Rational Design of PdPt Nanoalloys Sensitized Mesoporous SnO2 for High-Performance Methane Sensing Applications

Methane (CH 4 ) serves as a commonly utilized fuel gas in various industrial and everyday settings. Given its flammable, explosive, and greenhouse gas nature, the real-time monitoring of its concentration in the air holds vital importance across practical applications. The tetrahedral structure of methane molecules features high bond energies, posing a significant challenge for chemical detection over metal oxide-sensitive layers.
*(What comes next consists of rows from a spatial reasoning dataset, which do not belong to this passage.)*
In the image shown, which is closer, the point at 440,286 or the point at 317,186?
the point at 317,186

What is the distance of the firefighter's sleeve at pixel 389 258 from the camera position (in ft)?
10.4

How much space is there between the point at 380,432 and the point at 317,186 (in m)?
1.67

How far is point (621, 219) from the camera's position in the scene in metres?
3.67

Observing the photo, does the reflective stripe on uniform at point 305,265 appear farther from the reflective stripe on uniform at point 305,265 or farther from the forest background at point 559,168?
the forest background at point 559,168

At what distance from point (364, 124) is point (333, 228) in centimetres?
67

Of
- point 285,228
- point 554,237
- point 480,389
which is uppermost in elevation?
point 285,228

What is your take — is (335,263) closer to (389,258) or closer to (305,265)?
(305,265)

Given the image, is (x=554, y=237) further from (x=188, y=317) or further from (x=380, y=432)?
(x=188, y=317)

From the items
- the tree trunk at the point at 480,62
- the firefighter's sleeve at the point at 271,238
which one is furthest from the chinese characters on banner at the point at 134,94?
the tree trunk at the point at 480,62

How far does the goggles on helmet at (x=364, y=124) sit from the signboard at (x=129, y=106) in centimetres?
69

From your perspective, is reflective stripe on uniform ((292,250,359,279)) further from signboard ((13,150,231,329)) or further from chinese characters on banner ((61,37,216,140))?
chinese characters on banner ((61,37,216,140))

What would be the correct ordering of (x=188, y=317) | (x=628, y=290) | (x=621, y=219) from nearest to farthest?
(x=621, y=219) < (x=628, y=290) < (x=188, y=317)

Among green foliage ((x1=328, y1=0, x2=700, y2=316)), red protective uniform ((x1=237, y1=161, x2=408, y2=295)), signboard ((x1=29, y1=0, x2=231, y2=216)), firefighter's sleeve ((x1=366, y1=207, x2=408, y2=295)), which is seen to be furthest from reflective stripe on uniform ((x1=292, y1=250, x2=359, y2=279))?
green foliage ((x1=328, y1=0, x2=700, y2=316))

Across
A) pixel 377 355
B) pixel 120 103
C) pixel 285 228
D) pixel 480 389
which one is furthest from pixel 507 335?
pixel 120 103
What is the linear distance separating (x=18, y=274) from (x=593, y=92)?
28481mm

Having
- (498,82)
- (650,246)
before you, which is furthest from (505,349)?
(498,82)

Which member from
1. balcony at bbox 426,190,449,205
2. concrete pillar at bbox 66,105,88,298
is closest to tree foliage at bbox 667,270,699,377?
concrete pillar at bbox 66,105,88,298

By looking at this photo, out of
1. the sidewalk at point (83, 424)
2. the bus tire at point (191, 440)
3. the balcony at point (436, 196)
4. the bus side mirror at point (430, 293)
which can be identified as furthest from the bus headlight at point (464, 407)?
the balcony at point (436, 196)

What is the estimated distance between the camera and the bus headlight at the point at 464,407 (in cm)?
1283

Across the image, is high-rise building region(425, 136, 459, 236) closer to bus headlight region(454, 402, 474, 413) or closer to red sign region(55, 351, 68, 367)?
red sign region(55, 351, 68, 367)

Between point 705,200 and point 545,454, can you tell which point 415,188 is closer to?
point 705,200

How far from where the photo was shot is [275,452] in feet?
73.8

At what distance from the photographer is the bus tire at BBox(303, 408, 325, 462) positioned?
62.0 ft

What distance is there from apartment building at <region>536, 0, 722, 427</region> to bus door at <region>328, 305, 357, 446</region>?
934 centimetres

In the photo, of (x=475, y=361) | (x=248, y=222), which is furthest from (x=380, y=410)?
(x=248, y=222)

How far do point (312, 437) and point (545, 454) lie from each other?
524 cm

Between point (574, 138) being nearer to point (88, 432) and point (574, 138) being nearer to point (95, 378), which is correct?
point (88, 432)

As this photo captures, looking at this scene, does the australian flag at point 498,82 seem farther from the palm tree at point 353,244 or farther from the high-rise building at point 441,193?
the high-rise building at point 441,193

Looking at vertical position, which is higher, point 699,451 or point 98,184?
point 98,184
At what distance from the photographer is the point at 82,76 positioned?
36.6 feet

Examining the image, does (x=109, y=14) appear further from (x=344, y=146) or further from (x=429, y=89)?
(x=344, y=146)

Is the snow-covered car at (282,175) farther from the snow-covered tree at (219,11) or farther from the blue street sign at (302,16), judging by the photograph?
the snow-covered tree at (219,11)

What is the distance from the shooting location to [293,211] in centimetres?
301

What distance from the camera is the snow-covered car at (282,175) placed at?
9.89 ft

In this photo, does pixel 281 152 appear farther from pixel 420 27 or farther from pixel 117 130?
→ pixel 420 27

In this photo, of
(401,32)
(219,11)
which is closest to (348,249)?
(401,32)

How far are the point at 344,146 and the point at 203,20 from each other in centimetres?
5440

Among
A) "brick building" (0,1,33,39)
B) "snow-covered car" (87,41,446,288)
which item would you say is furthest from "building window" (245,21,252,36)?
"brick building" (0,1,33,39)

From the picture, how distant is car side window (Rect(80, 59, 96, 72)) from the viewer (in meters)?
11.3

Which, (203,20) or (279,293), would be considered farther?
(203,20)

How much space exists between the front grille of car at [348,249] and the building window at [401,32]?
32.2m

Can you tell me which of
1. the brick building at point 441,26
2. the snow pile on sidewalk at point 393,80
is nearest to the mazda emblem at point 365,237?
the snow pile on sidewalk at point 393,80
In this research, a multicomponent assembly method is used to synthesize ordered mesoporous tin oxide (SnO 2 ) with uniform large mesopores (≈ 10 nm) and pore wall functionalized with Pd x Pt nanoalloys (≈ 2.5 nm), and due to the unusual C–H bond activation capabilities of Pd x Pt nanoalloys and semiconducting properties of mesoporous SnO 2 , the obtained Pd 2 Pt@m-SnO 2 is used to fabricate gas sensors which showcases a wide applicability range in detecting concentrations ranging from 50 to 20 000 ppm at 400 °C, and it yields a substantial CH 4 response of 9.19 (1000 ppm) and an ultralow limit of the detection value of 175.9 ppb. Furthermore, the sensor is successfully incorporated into a portable device, evidencing its capability for accurate CH 4 detection in real-world scenarios.